As many tend to do, Williams blamed the current state of the neighborhood on “the younger generation.” “They’re a little misguided and whatnot,” he says. “So, they grew up and it became more crime-ridden.”
But, when it comes to his family, the 35-year-old Williams says they really weren’t that different from anyone else. “We came from a single-parent home and, um, mother worked and we went to school like any other normal American family.”
His mother raised them all – him, his brother and two sisters – and he has nothing but praise for her. “She’s an early childhood education teacher,” says Williams. “She’s a good woman, works hard, comes home to be a mother when she’s not workin’ hard.”

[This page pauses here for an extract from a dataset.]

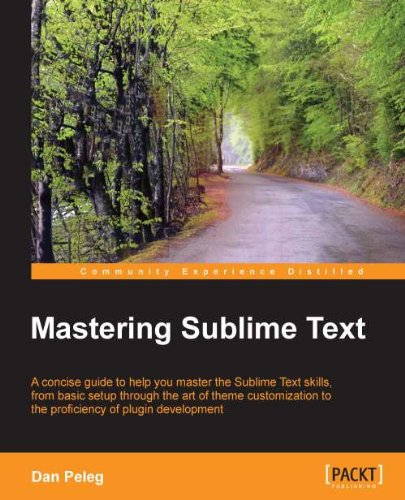 Mastering Sublime Text (English Edition)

Williams says his mother did everything she could to give him and his siblings the best shot they could have. But, for Williams’ oldest sister, Milwaukee wasn’t the place she felt she – and her kids – would get that. “My sister, she moved away to Texas because, you know, things were a little bit rough, here, for her – she didn’t like the city. She wanted to go somewhere where she felt, you know, she could find a good job and raise her kids.”
As for his father, Williams says he knows who he is but that he hasn’t really been around. “Yeah, I know my father,” he says. “My father made some bad decisions and he’s incarcerated at the moment.”
“He’s been in, maybe––in and out, maybe, more than 25 years,” says Williams. “Long time.”
“It was hard cause I feel like if I had that male figure or guidance, growing up, it [would’ve] showed me certain things that, you know, I would have turned out a lot better than what, you know––my life would’ve turned out, maybe, a little bit better.”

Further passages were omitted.